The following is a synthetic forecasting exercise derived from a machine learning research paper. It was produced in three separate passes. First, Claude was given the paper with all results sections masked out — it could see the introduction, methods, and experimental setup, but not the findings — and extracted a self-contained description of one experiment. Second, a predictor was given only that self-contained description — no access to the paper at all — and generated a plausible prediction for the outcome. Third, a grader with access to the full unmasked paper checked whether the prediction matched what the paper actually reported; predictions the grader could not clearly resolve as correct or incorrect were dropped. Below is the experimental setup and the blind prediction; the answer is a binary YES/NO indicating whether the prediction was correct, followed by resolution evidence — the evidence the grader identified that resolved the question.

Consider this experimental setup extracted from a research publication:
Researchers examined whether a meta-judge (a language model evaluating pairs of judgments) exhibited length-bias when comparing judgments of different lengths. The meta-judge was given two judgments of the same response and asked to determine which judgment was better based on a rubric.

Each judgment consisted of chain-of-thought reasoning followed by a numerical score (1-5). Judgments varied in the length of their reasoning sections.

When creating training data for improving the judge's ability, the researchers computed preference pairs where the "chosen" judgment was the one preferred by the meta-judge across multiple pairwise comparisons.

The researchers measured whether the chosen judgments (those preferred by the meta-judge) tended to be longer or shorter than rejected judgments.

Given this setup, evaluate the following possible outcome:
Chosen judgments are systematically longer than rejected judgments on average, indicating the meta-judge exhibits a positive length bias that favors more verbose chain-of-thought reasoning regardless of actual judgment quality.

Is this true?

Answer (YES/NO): YES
_ _ _ _ _
# What the task asks
Which of the lines above hold the string "pairs"? Pick each of them out.

# Answer to the exercise
Researchers examined whether a meta-judge (a language model evaluating pairs of judgments) exhibited length-bias when comparing judgments of different lengths. The meta-judge was given two judgments of the same response and asked to determine which judgment was better based on a rubric.
When creating training data for improving the judge's ability, the researchers computed preference pairs where the "chosen" judgment was the one preferred by the meta-judge across multiple pairwise comparisons.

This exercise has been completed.